Isso é algo que muitos técnicos não entenderão, mas quando você estiver em
campo, você jamais irá calcular. Todas as coisas vão acontecer naturalmente.
Antes de você ter tempo para pensar, seus pés já terão tomado a decisão.
A
criatividade te levará mais longe do que o cálculo.
Um
dia, apenas alguns meses depois de Romário levantar a taça da Copa do Mundo de
1994, o seu técnico no Grêmio te levará para o escritório depois de um dia de
treino. Ele te dirá que você foi convocado pela Seleção Brasileira sub 17.
Quando você chegar à sede da Seleção Brasileira em Teresópolis, haverá uma
lembrança da qual você jamais se esquecerá: quando você entrar no refeitório,
você vai reparar nas fotos emolduradas nas paredes – Pelé, Zico, Bebeto.
Você
caminhará nos mesmos corredores como aquelas lendas do futebol. Você vai se
sentar nas mesmas mesas de refeitório que Romário, Ronaldo e Rivaldo se
sentaram.

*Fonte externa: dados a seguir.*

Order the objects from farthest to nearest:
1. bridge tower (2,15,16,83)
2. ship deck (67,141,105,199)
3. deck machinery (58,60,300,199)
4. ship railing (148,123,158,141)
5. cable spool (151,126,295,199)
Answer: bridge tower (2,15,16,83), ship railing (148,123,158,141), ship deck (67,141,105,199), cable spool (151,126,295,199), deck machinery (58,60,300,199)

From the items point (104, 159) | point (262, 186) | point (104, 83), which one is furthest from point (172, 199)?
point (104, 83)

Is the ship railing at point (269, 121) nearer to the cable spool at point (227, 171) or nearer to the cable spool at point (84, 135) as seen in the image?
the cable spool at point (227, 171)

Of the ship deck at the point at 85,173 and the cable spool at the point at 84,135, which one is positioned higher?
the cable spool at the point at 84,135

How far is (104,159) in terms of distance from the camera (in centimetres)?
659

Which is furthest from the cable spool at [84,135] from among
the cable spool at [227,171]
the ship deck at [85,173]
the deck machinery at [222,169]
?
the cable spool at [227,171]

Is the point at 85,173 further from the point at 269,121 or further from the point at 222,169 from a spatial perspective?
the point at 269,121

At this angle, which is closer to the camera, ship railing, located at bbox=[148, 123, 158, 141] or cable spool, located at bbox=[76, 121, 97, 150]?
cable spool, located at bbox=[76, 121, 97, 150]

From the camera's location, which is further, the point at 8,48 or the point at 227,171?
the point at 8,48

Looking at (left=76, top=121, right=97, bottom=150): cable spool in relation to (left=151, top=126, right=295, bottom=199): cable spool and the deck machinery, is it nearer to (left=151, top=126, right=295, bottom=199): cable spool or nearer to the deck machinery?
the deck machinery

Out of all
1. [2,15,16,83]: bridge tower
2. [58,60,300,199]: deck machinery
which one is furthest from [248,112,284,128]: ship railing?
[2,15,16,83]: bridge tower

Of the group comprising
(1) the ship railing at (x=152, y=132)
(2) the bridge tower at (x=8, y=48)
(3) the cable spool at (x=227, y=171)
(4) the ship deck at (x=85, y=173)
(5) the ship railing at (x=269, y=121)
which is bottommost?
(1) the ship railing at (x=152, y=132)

Você vai dormir nos mesmos dormitórios que eles dormiram. Quando você
colocar a cabeça no travesseiro, seu último pensamento do dia será: eu me
pergunto quais dos meus ídolos dormiram neste mesmo travesseiro, também.
Nos
quatro anos seguintes, você não fará nada, a não ser jogar futebol.
Você
vai viver a vida em ônibus e campos de treinamento. Na verdade, de 1995 a 2003,
você nunca vai tirar férias. Será muito intenso.
Mas
quando você completar 18 anos, você vai conseguir algo que faria seu pai ficar
muito orgulhoso. Você fará sua estreia pela equipe principal do Grêmio. A única
parte triste é que Roberto não estará lá. Uma lesão no joelho vai abreviar o
tempo dele no Grêmio e ele vai para a Suíça para jogar. Você não vai conseguir
compartilhar o campo com seu herói, mas você passou tantos anos assistindo
Roberto que você saberá o que fazer e como agir.
No
dia dos jogos, você andará pelo estacionamento onde seu pai trabalhava como
segurança nos fins de semana. Você entrará no vestiário onde seu irmão
costumava levá-lo quando criança. Você vai puxar a camisa tricolor do Grêmio. E
você vai pensar: a vida não pode ficar melhor do que isso. Você vai pensar que
finalmente você alcançou o seu objetivo, jogar pelo clube de sua cidade.
Mas
não é aqui que sua história termina.
No
ano seguinte, você jogará sua primeira partida pela Seleção Brasileira. Uma
coisa engraçada vai acontecer. Você na verdade vai aparecer para treinar um dia
mais tarde do que os seus colegas de equipe. Por quê? Você estará atrasado
graças a um jogo do Grêmio contra o Internacional pela final do Campeonato
Gaúcho.
Jogando
pelo Internacional estará o capitão pela Seleção Brasileira de 1994 campeã da
Copa do Mundo, Dunga.
Você
vai jogar muito bem nesta partida. Então, quando você chegar para o seu
primeiro dia de treinamento com o Brasil, seus ídolos – os caras que assistiu
na Copa do Mundo de 94 – estarão falando de um jogador: o garoto que usava a
camisa 10 do Grêmio.
Eles
estarão falando de você.
Eles
vão falar de como você driblou Dunga. Eles vão comentar a respeito do gol do
título, marcado por você. Mas não fique muito confiante, porque eles não vão
pegar leve com você. Este é provavelmente o momento mais importante da sua
vida. Quando você chegar a este nível, as pessoas vão esperar muitas coisas de
você.
Você
vai continuar jogando do seu jeito?
Ou
vai começar a calcular? Vai jogar de forma segura?
O
único conselho que tenho para te dar é esse: faça do seu jeito. Seja livre.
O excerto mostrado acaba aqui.